• 読解文:
- - -

作成者が原文を問答形式に整理し、下線を付けました。

○古賀俊昭(自民党)

 本日は、大東亜戦争開戦の大詔渙発より六十四周年に当たります。さらにことしは、日露戦勝から百年の節目であると同時に、日本文化史上最大級の事業である我が国最初の勅撰和歌集「古今和歌集」が成立して千百年になります。それまでの漢詩文偏重に終止符を打ち、和歌を日本文化のかなめにしたこの平安朝時代に編さんされた「古今集」の祝賀の歌の初めに、詠み人知らずとして、国歌君が代の原歌があります。本日は、そうした国史の意義を踏まえながら、一般質問を行います。
 初めに、学校式典における国旗・国歌の適正な取り扱いと、それに関連する特殊法人NHKの報道について問題点を指摘し、同時に所見を伺います。

- - -

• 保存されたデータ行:
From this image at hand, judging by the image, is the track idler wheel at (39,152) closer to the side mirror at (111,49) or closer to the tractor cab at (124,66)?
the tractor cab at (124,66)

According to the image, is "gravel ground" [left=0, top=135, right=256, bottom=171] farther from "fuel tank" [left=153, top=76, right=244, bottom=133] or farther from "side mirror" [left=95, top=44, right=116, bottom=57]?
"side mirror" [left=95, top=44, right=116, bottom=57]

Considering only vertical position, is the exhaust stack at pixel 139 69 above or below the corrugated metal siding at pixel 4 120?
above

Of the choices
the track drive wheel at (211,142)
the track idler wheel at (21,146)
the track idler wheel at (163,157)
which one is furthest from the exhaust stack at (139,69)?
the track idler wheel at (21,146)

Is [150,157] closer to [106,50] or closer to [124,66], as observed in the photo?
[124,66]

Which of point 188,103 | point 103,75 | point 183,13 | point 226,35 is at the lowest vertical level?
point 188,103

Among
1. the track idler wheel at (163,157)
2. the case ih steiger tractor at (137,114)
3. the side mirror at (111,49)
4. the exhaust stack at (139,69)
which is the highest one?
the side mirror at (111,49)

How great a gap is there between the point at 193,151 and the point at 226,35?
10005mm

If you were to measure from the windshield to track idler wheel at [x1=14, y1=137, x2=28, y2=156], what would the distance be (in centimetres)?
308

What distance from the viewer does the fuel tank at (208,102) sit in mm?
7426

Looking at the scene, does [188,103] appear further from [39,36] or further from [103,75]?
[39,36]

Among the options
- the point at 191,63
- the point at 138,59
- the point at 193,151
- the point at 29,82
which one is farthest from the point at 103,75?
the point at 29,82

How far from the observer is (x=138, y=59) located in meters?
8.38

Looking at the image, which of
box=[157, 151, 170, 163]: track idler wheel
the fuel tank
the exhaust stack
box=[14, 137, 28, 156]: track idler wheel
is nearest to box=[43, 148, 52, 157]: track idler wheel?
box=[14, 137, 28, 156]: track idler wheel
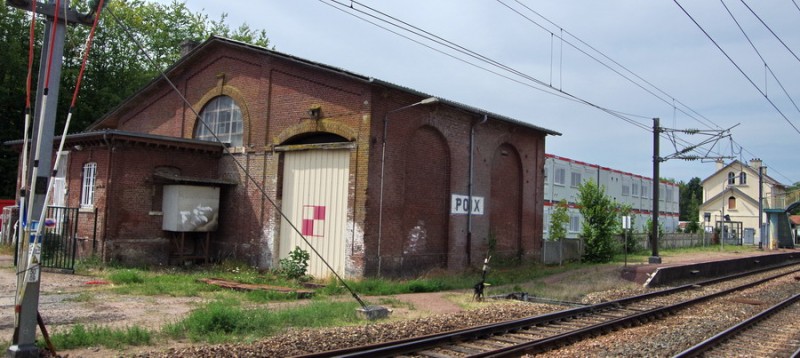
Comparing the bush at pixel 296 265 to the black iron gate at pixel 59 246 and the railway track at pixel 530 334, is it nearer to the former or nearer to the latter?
the black iron gate at pixel 59 246

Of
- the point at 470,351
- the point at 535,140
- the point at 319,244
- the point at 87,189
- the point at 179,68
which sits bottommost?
the point at 470,351

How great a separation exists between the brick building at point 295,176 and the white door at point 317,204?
0.05m

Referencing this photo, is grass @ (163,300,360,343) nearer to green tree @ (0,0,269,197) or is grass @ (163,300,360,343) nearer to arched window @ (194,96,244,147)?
arched window @ (194,96,244,147)

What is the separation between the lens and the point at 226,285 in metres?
15.4

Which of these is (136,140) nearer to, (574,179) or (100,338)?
(100,338)

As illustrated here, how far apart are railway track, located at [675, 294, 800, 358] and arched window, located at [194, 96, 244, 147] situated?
16.2 meters

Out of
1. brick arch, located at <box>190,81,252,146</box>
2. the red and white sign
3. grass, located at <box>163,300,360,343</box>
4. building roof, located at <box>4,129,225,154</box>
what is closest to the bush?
the red and white sign

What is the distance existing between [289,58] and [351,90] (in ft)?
8.79

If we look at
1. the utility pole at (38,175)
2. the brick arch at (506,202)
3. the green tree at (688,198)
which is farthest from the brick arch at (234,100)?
the green tree at (688,198)

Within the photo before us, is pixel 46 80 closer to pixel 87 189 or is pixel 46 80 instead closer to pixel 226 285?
pixel 226 285

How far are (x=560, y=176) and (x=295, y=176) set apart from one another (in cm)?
2673

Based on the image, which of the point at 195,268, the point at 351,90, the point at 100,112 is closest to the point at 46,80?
the point at 351,90

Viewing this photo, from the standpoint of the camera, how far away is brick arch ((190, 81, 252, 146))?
69.5 feet

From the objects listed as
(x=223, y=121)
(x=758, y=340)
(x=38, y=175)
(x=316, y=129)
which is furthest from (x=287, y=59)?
(x=758, y=340)
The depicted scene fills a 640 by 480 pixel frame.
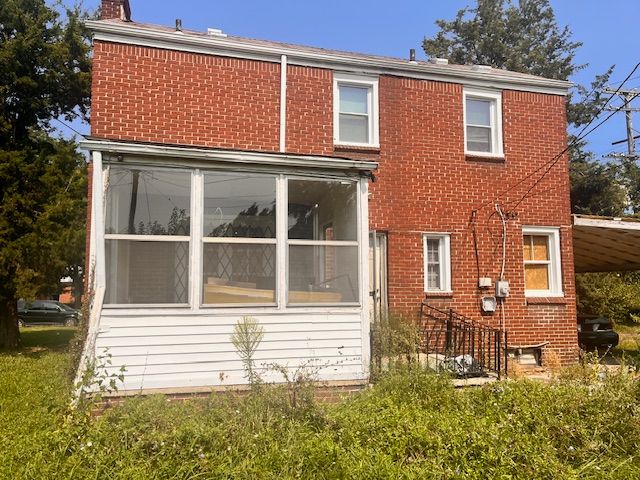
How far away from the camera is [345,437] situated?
14.7 ft

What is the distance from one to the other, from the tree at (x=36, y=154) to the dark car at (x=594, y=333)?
13.6 metres

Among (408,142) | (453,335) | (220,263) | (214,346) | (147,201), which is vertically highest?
(408,142)

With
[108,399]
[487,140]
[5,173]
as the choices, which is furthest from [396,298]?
[5,173]

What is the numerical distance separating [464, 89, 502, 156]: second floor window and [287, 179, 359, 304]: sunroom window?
4725 millimetres

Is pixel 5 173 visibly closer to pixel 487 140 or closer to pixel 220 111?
pixel 220 111

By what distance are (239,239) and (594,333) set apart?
33.6ft

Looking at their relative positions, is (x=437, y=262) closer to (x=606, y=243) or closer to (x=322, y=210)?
(x=322, y=210)

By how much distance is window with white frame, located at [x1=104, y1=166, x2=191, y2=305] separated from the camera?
5.67 meters

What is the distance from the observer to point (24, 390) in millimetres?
7879

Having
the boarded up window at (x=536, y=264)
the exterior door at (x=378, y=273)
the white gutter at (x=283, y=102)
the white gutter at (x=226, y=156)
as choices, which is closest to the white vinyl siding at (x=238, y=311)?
the white gutter at (x=226, y=156)

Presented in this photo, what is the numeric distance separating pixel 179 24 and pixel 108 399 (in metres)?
7.52

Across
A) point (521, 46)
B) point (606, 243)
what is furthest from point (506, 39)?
point (606, 243)

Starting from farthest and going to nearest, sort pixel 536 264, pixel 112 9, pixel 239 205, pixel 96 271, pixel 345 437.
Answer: pixel 112 9 < pixel 536 264 < pixel 239 205 < pixel 96 271 < pixel 345 437

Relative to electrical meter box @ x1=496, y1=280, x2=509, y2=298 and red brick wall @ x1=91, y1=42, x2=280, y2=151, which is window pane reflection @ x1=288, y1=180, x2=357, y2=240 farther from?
electrical meter box @ x1=496, y1=280, x2=509, y2=298
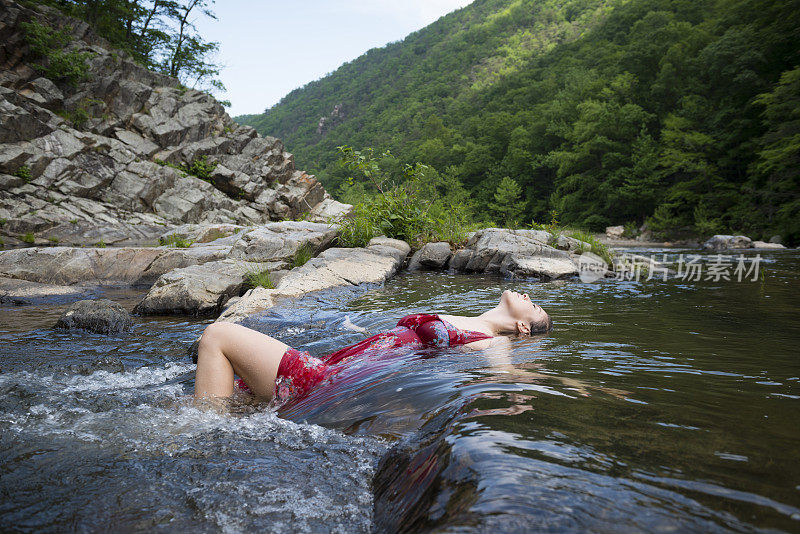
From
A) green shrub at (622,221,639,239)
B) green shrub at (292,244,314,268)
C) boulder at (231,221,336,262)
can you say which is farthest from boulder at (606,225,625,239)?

- - -

読解文によると、古今和歌集が成立してから今年で何年になりますか。 これらの行は、読解文とは別の資料です。

千百年になります。